While the First Minister upped the ante yesterday, she had, in her usual fashion, prepared studiously for the moment. Immediately after the EU referendum last June, she chose her words very carefully indeed. And she only started a “national conversation” on independence several months after the Brexit vote. Unlike her impetuous predecessor, Mr Salmond, every move she makes is considered, and the risks carefully weighed.

Now, though, both women have their cards on the table, and the stakes couldn't be higher. Victory for one means political oblivion for the other.
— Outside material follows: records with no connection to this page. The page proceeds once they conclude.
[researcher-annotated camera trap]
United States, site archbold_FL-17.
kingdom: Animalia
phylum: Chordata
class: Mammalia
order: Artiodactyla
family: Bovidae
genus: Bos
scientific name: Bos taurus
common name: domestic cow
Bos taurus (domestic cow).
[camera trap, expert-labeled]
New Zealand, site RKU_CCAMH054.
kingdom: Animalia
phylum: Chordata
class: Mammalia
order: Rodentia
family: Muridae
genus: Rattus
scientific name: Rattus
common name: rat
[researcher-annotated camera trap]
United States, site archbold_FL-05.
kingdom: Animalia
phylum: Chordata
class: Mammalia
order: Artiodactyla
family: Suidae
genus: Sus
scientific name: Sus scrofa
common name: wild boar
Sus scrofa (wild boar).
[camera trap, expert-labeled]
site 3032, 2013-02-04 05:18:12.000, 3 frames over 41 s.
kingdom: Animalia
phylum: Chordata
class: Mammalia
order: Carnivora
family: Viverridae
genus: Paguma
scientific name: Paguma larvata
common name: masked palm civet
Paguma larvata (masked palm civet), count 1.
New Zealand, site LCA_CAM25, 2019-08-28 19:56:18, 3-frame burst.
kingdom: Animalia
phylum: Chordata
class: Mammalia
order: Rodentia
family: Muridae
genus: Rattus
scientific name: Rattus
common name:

It's no surprise that the SNP has judged that - at this moment of greatest uncertainty - now is the right time to roll the dice again

Worse for Mrs May, it's a case of double jeopardy. She could to all intents and purposes win the argument over Brexit, but still lose the Union. In reality though, just as both leaders’ futures are entwined, so the outcome of Brexit and the fate of the Union are now inextricably linked.

The worse the Brexit negotiations go, the more emboldened many Scottish voters may become in risking quitting the UK, in the hopes of rejoining the European Union at a later date. And, like a game of poker, Mrs May really has very little idea what kind of cards she'll get to play in the negotiations. No wonder Downing Street is digging its heals in on the date of the second independence referendum.

And it's no surprise that the SNP has judged that - at this moment of greatest uncertainty for the Prime Minister as she prepares to trigger Article 50  - now is the right time to roll the dice once again. They've both redefined themselves, against their better judgement, as risk takers. But like all good gamblers, it's a calculated risk they're both taking.